• EXERCISE DIRECTIONS:
Identify every line in the items below that contains the word "Returning", and copy each of those lines in full. Treat the match as case-sensitive.
** Start EXERCISE INPUT **
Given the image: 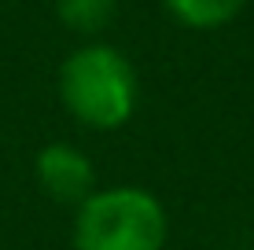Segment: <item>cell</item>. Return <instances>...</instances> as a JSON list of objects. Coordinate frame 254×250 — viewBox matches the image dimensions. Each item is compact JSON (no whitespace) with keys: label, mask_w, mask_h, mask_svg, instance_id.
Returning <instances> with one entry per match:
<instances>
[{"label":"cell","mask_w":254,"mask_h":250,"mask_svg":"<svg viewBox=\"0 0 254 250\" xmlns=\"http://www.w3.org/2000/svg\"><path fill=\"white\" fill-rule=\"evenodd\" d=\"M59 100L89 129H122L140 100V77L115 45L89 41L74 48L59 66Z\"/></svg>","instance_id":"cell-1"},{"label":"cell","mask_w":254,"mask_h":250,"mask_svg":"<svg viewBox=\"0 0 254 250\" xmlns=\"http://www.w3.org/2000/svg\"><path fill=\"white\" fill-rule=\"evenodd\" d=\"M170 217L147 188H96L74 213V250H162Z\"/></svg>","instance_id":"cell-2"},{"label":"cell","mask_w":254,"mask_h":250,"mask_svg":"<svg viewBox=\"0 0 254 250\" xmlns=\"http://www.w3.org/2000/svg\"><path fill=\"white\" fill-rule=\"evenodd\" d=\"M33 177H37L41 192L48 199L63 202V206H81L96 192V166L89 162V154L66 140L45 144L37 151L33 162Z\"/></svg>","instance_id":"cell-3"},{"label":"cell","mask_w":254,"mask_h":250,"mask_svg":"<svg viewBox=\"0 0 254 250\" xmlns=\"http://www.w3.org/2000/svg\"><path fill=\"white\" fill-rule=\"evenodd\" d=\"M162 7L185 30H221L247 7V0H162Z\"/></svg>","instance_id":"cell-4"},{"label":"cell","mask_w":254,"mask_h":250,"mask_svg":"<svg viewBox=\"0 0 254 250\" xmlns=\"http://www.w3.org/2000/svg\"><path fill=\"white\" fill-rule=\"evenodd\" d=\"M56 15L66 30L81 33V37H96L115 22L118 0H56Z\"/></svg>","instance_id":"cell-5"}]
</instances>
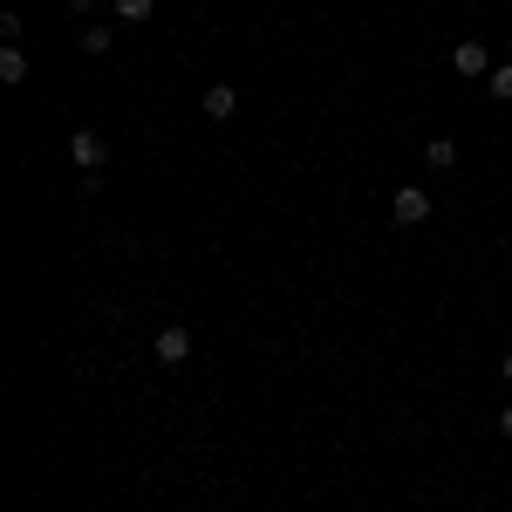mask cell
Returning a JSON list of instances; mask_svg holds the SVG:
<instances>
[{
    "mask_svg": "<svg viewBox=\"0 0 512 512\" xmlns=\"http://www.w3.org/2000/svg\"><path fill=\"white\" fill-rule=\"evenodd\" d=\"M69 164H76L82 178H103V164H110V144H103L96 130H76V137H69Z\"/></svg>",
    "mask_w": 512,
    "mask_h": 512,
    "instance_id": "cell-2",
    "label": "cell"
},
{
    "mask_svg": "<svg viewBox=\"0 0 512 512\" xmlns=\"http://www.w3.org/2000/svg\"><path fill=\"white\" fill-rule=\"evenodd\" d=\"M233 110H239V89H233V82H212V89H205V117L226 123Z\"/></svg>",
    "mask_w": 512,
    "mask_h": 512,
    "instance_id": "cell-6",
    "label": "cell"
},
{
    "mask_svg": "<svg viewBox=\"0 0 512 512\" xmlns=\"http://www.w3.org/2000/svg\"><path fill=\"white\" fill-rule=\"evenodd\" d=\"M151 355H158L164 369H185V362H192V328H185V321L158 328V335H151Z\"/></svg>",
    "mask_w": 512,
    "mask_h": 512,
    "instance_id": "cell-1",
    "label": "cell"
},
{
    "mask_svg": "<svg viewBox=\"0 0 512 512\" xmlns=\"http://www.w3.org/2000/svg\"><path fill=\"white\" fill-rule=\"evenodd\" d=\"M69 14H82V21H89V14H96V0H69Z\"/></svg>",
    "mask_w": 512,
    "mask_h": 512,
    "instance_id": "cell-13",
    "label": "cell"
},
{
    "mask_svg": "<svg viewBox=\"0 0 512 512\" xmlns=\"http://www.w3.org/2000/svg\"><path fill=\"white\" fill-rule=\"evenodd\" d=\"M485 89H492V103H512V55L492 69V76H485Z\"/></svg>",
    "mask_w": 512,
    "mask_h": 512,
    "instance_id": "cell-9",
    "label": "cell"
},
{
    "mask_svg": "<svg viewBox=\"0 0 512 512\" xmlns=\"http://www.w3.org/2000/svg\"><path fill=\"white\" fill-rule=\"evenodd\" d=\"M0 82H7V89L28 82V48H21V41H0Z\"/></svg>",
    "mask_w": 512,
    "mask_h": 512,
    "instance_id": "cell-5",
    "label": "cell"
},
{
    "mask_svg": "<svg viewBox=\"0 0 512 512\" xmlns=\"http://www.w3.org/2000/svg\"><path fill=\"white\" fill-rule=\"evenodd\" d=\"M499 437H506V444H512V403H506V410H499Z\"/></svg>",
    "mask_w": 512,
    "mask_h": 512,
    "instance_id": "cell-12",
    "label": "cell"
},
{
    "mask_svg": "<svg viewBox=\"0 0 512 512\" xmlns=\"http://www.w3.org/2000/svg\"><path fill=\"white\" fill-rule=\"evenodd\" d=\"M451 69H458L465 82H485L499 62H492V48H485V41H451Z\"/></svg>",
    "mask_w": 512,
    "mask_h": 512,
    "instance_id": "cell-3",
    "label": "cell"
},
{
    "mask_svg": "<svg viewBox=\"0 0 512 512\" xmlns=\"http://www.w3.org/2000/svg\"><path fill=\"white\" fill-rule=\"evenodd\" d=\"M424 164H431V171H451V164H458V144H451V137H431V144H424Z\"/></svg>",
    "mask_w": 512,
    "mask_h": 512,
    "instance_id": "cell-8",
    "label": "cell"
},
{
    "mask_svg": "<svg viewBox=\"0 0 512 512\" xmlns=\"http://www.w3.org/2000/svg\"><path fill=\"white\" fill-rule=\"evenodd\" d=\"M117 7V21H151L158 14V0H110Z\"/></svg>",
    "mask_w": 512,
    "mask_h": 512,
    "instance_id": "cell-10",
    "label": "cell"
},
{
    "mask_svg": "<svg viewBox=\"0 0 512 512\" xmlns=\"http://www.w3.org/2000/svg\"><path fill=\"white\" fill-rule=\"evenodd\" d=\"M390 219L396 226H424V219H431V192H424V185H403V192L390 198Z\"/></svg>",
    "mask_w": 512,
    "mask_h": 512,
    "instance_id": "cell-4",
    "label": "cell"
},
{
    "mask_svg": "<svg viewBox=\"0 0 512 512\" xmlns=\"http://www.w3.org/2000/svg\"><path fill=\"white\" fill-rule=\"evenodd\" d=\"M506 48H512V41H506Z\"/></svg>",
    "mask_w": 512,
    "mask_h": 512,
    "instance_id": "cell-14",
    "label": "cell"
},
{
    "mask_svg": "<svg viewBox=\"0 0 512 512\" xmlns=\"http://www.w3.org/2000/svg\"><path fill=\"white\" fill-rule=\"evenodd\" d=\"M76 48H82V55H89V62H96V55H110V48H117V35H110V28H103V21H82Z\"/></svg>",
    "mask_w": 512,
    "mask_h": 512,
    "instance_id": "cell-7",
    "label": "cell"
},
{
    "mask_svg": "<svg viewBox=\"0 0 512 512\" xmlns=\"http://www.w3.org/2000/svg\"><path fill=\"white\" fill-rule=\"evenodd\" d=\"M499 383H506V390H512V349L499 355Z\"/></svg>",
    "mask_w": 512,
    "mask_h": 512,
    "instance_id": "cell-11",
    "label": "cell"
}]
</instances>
** End EXERCISE INPUT **
** Start EXERCISE INPUT **
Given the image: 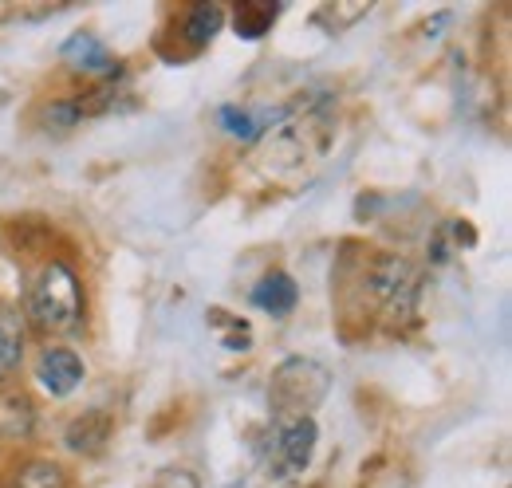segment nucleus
** End EXERCISE INPUT **
** Start EXERCISE INPUT **
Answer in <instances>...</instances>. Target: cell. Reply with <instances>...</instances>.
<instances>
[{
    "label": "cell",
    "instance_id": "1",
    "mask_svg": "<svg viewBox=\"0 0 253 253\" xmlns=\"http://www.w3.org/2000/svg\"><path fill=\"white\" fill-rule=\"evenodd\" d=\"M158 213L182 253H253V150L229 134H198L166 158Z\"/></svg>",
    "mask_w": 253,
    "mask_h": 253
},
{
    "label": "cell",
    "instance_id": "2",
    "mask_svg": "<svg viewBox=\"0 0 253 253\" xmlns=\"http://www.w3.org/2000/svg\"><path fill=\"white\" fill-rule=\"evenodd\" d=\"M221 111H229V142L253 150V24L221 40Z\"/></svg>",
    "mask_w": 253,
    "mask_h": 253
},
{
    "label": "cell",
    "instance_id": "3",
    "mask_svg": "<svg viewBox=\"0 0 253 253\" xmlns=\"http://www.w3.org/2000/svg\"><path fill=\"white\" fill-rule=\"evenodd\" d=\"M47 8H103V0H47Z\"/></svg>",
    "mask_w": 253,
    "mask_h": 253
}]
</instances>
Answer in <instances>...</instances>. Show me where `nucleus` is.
** End EXERCISE INPUT **
• EXERCISE RESPONSE:
Returning <instances> with one entry per match:
Returning a JSON list of instances; mask_svg holds the SVG:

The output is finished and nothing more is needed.